§ **Énoncé du problème**
Rédigez la suite du texte sur la famine au Soudan, à partir de sa dernière phrase.

Dans l'État de Khartoum, «la malnutrition fait des ravages et de nombreux enfants n'ont plus que la peau sur les os», a déclaré le représentant de l'Unicef au Soudan, Sheldon Yett, alors que le pays, où près 25 millions de personnes souffrent d'une insécurité alimentaire extrême, traverse «la pire crise humanitaire» actuelle dans le monde, selon l'ONU.
À El-Facher, la capitale du Darfour-Nord assiégée, à plus de 1000 kilomètres à l'ouest de la capitale, des milliers de personnes sont en danger de famine, selon le Programme alimentaire mondial (PAM).
Dans cette ville, «tout le monde lutte quotidiennement pour survivre», a déclaré Eric Perdison, directeur régional du PAM pour l'Afrique de l'Est et du Sud. «Sans un accès immédiat et durable, des vies seront perdues», a-t-il ajouté.
Dernière capitale du Darfour encore tenue par l'armée, El-Facher est assiégée depuis mai 2024 par les FSR.

Les prix des produits de première nécessité y ont explosé: selon le PAM, le sorgho et le blé, utilisés pour la préparation de galettes et de bouillies, coûtent jusqu'à 460% plus cher qu'ailleurs au Soudan.
Les marchés sont quasi vides et la plupart des cuisines communautaires ont fermé.
La famine a été déclarée il y a un an dans les camps de déplacés autour d'El-Facher.
Dans la ville elle-même, aucune déclaration officielle n'a été faite en l'absence de données mais l'ONU avait estimé que la famine l'atteindrait avant le mois de mai.
«Nous n'avons pas eu accès à la situation horrible qui s'est installée à El-Facher, malgré des mois et des mois d'efforts», a déclaré mardi M. Yett aux journalistes à Genève. «Nous n'avons pas pu y acheminer de ravitaillement», a-t-il ajouté.

§ **Données fournies**
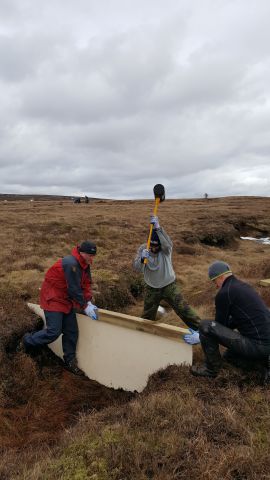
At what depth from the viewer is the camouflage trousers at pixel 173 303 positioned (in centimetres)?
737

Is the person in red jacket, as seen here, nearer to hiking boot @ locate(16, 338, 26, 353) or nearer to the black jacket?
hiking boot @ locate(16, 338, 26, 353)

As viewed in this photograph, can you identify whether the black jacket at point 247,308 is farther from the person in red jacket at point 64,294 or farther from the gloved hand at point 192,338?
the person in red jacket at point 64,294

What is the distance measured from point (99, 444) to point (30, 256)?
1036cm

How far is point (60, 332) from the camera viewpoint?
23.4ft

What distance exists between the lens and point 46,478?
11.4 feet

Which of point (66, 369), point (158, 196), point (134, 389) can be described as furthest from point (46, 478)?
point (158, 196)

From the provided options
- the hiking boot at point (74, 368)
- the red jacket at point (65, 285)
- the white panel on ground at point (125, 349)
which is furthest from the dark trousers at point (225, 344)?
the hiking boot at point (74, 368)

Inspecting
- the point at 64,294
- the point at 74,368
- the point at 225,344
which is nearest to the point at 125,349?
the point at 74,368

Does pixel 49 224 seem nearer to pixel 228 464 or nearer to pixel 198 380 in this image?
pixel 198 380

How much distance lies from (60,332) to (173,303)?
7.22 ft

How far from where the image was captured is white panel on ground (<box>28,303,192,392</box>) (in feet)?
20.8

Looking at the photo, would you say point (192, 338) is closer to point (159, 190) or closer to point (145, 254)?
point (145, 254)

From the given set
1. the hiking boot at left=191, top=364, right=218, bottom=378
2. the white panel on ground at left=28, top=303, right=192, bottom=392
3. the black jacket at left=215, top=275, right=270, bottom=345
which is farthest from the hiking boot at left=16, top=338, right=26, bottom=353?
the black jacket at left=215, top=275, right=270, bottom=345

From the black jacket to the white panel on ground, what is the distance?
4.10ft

---

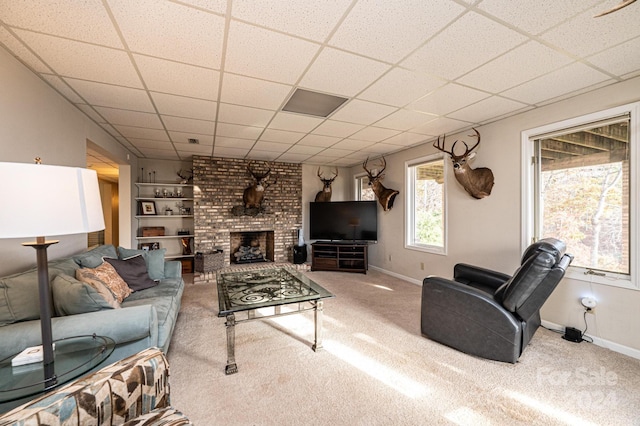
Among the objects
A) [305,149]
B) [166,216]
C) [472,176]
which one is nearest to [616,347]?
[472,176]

§ **Réponse ci-dessous**
En juin, cinq employés humanitaires ont été tués lors d'une attaque contre un convoi de l'ONU en route vers la ville.
Certaines familles en sont réduites à consommer du fourrage ou des déchets, alors que près de 40% des enfants de moins de cinq ans souffrent de malnutrition aiguë, selon l'ONU.
«Un combat quotidien»
Depuis la perte de Khartoum, reprise par l'armée en mars, les paramilitaires cherchent à consolider leurs positions au Darfour, qu'ils contrôlent déjà en grande partie.
En avril, une offensive contre le camp de déplacés de Zamzam, voisin d'El-Facher, a provoqué un afflux massif de civils vers cette ville et vers celle de Tawila, en proie à une épidémie de choléra.
Si un calme relatif est revenu à Khartoum, les enfants n'y ont encore «qu'un accès limité, mais croissant, à l'eau potable, à la nourriture, aux soins et à l'éducation», a souligné M. Yett.
Deux des sept localités de l'État de Khartoum - la capitale et Jebel Awliya - concentrent à elles seules 37% de la malnutrition de l'État, selon l'Unicef.
Au Soudan, la guerre «a dévasté la vie des civils et fait de la lutte pour survivre un combat quotidien», a affirmé mardi Radhouane Nouicer, un expert indépendant des Nations unies.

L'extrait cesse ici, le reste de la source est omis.